*** Extract provided ***
On Wed, Oct 19, 2022 at 2:58 PM Tom Lendacky <thomas.lendacky@amd.com> wrote:
>
> On 10/19/22 15:39, Peter Gonda wrote:
> > On Wed, Oct 19, 2022 at 1:56 PM Tom Lendacky <thomas.lendacky@amd.com> wrote:
> >>
> >> On 10/19/22 14:17, Dionna Amalie Glaze wrote:
> >>> On Wed, Oct 19, 2022 at 11:44 AM Tom Lendacky <thomas.lendacky@amd.com> wrote:
> >>>>
> >>>> On 10/19/22 12:40, Peter Gonda wrote:
> >>>>> On Wed, Oct 19, 2022 at 11:03 AM Tom Lendacky <thomas.lendacky@amd.com> wrote:
> >>>>>>
> >>>>>> On 10/19/22 10:03, Peter Gonda wrote:
> >>>>>>> The ASP and an SNP guest use a series of AES-GCM keys called VMPCKs to
> >>>>>>> communicate securely with each other. The IV to this scheme is a
> >>>>>>> sequence number that both the ASP and the guest track. Currently this
> >>>>>>> sequence number in a guest request must exactly match the sequence
> >>>>>>> number tracked by the ASP. This means that if the guest sees an error
> >>>>>>> from the host during a request it can only retry that exact request or
> >>>>>>> disable the VMPCK to prevent an IV reuse. AES-GCM cannot tolerate IV
> >>>>>>> reuse see:
> >>>>>>> https://csrc.nist.gov/csrc/media/projects/block-cipher-techniques/documents/bcm/comments/800-38-series-drafts/gcm/joux_comments.pdf
> >>>>>>
> >>>>
> >>>> I think I've wrapped my head around this now. Any non-zero return code
> >>>> from the hypervisor for an SNP Guest Request is either a hypervisor error
> >>>> or an sev-guest driver error, and so the VMPCK should be disabled. The
> >>>> sev-guest driver is really doing everything (message headers, performing
> >>>> the encryption, etc.) and is only using userspace data that will be part
> >>>> of the response message and can't result in a non-zero hypervisor return code.
*** Given information ***
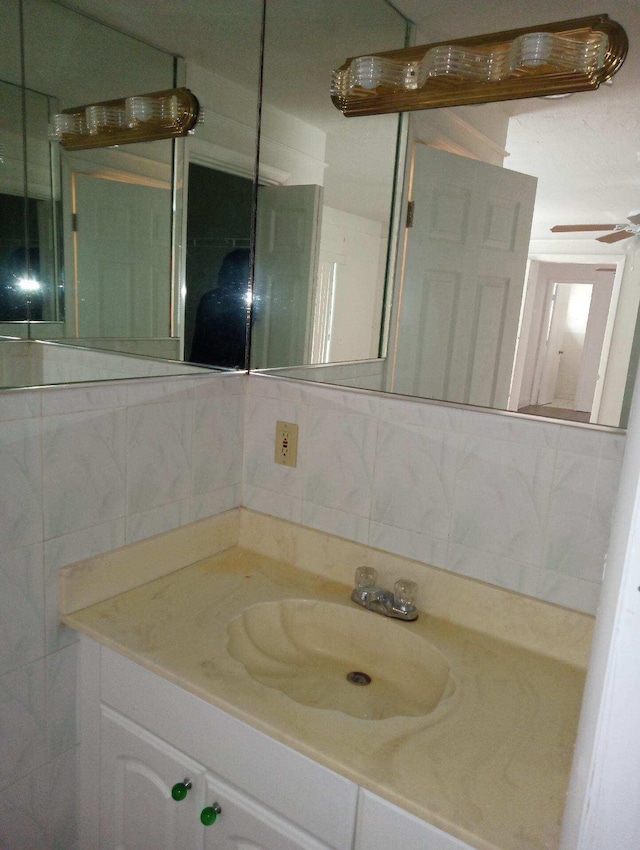 bathroom featuring backsplash, large vanity, ceiling fan, and tile walls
***
Required work:
Please say what the email thread on VMPCK keys gives as the IV for the AES-GCM scheme.

Answer to the exercise:
A sequence number that both the ASP and the guest track.